Anthropic Quietly Cut Cache TTL by 12×. Developers Got t...

What Happened

On March 6, 2026, Anthropic changed how Claude Code handles prompt caching — and told nobody. A developer who goes by cnighswonger noticed something odd in their billing: after 33 consecutive days of clean 1-hour cache TTL behavior across two independent machines, 5-minute TTL tokens suddenly reappeared. Within two days, 5-minute writes dominated 83% of traffic. By March 21st, that number hit 93%.

The evidence came from parsing raw session files (`~/.claude/projects/**/*.jsonl`) — 119,866 API calls spanning January through April 2026. The data tells an unambiguous story: February saw zero 5-minute cache creation tokens. March 5th was the last clean 1-hour-only day. March 6th, the first 5-minute tokens appeared. March 8th, they were dominant.

The transition from 100% 1-hour TTL to 93% 5-minute TTL happened in exactly 16 days, with no announcement, no changelog entry, and no documentation update.

Why It Matters

The economics here are straightforward and painful. Cache writes cost $3.75–$6.25 per million tokens depending on the model. Cache reads cost $0.30–$0.50 per million tokens. That's a 12.5× cost multiplier every time your cache expires and context has to be re-uploaded.

With a 1-hour TTL, a developer who pauses for 15 minutes to review a PR, grab coffee, or read documentation comes back to a warm cache. With a 5-minute TTL, that same pause means a full context re-upload at write rates. For a Claude Sonnet 4-6 user making 68,264 API calls in March, the difference was $719.09 — a 25.9% cost premium over what February's pricing model would have produced.

The total damage across four months and two models:

- Claude Sonnet 4-6: $949.08 overpaid (17.1% waste) - Claude Opus 4-6: $1,581.80 overpaid (17.1% waste)

These aren't theoretical numbers. They're computed from actual API responses using Anthropic's own published rates.

But the cost story isn't even the worst part. Pro and subscription users are quota-limited, not just cost-limited — and cache creation tokens count at full rate. Users started hitting 5-hour quota exhaustion for the first time in March. No explanation was offered. The quota walls just appeared.

Anthropic's Defense

Jarred Sumner from Anthropic responded to the issue with a counterargument worth taking seriously: the change was intentional optimization, not a regression. The core claim is that Claude Code now selects TTL tier per-request based on expected cache-reuse patterns. For one-shot requests where context is used once and never revisited, a 1-hour TTL is actually more expensive — 1-hour writes cost roughly 2× base input, versus 1.25× for 5-minute writes.

In other words, Anthropic's position is that the old behavior (1-hour TTL for everything) was a blunt instrument, and the new behavior (per-request TTL selection) is smarter routing that reduces aggregate cost.

There's a reasonable case that Anthropic is right about the economics in aggregate — and completely wrong about how they handled the rollout.
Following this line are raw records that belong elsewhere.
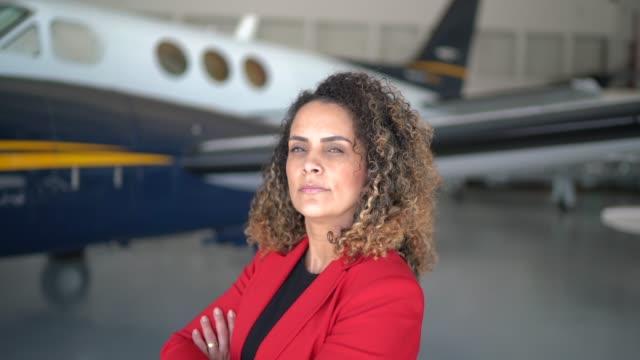 vídeos de stock, filmes e b-roll de retrato da mulher de negócios que está na frente de um jato corporativo com os braços cruzados - autoridade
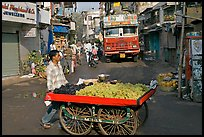 Vegetable vendor pushing cart with truck in background, Colaba Market. Mumbai, Maharashtra, India ( color)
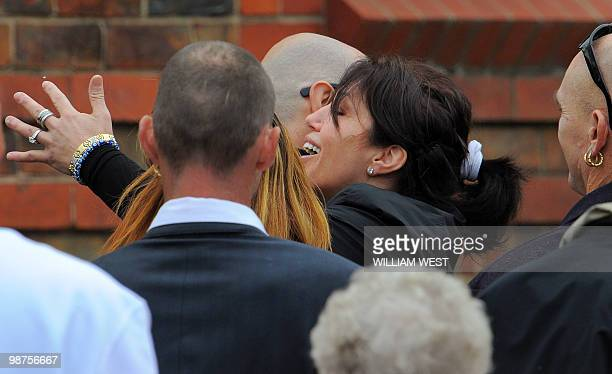 Roberta Williams , ex-wife of slain gangland killer Carl Williams embraces a mourner after the funeral service, in Melbourne on April 30, 2010. Carl...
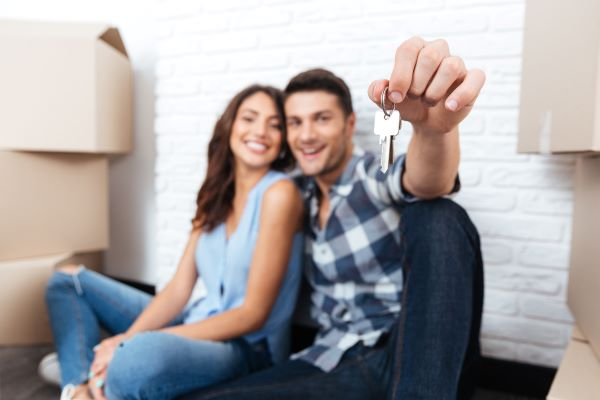 happy young couple holding out keys to their new apartment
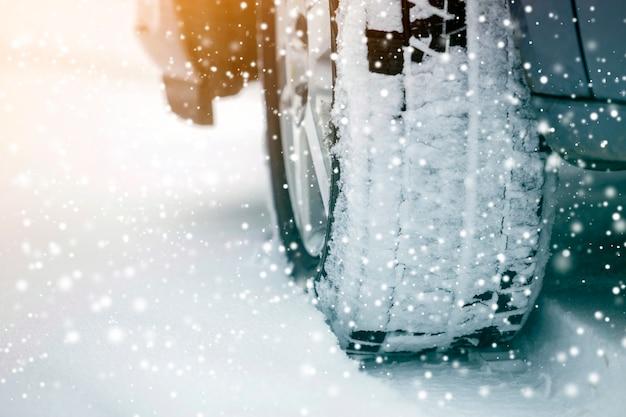 Detalle de la rueda del coche con el nuevo protector de neumáticos de goma negra en la carretera nevada de invierno transporte y seguridad. Foto Premium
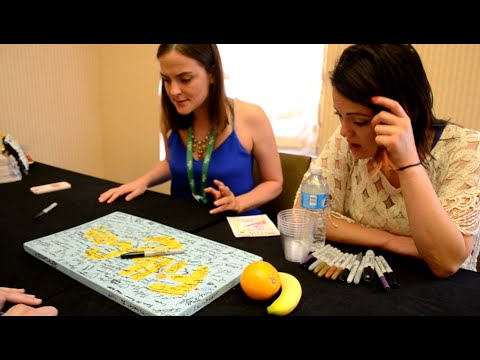 Ingrid Nilson and Alexandra Carter Maud Pie And Peppermint Twist signing the Fillycon sign.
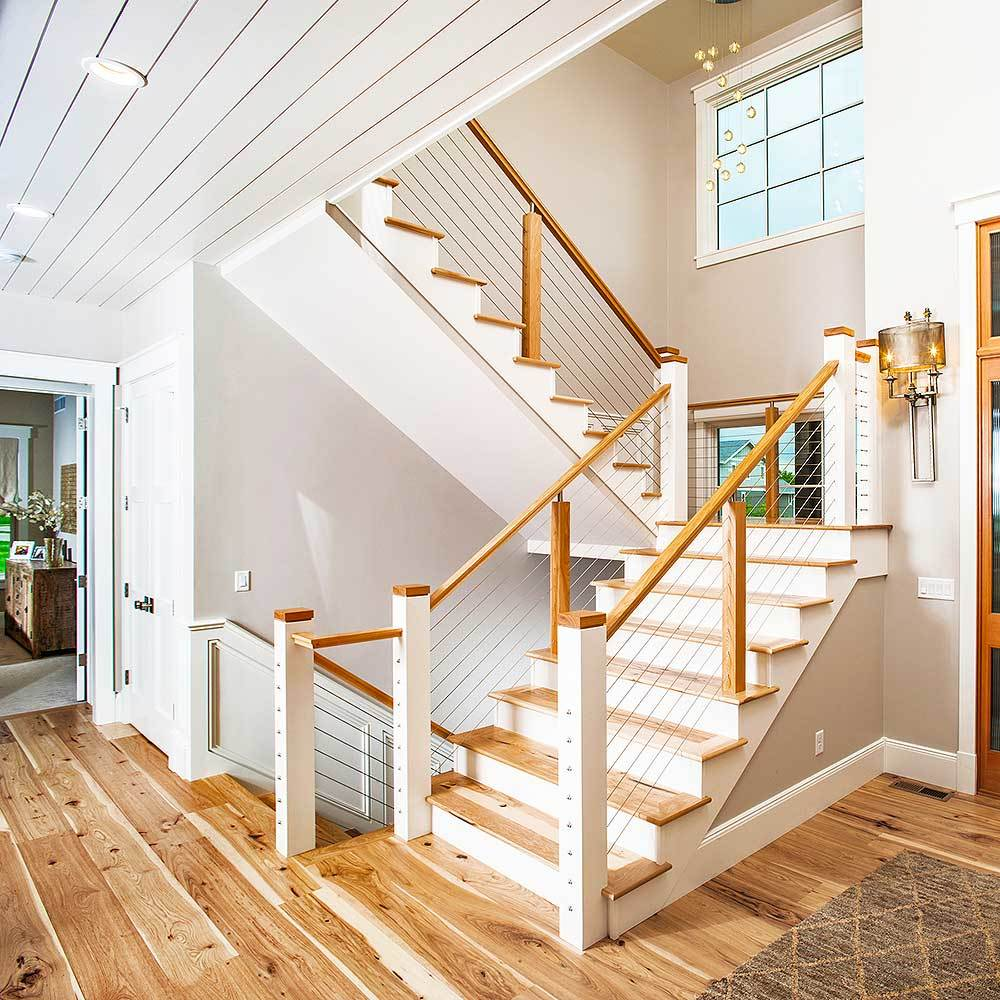 The foyer features a traditional staircase with metal railings and wooden steps that match the wide plank flooring.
The issue author's cost tables do assume that all 5-minute writes would have been cheap cache reads under 1-hour TTL, which overstates the damage. Some of those writes genuinely were one-shot contexts. But even if you discount the numbers by 30-40%, you're still looking at hundreds of dollars in unexpected costs for a single moderate-usage developer.

Anthropic also acknowledged a real bug: v2.1.90 fixed a client-side issue where sessions that had exhausted quota could get stuck on 5-minute TTL indefinitely. That's a genuine fix. But it also means that for weeks, quota-exhausted sessions were being penalized by a bug that compounded the already-painful TTL change.

What This Means for Your Stack

If you're building on Claude's API, you need to audit your cache behavior now. The data extraction methodology is straightforward — parse your session JSONL files and look for `usage.cache_creation.ephemeral_5m_input_tokens` versus `ephemeral_1h_input_tokens` fields. The tool the issue author built (`cnighswonger/claude-code-cache-fix`) automates this analysis.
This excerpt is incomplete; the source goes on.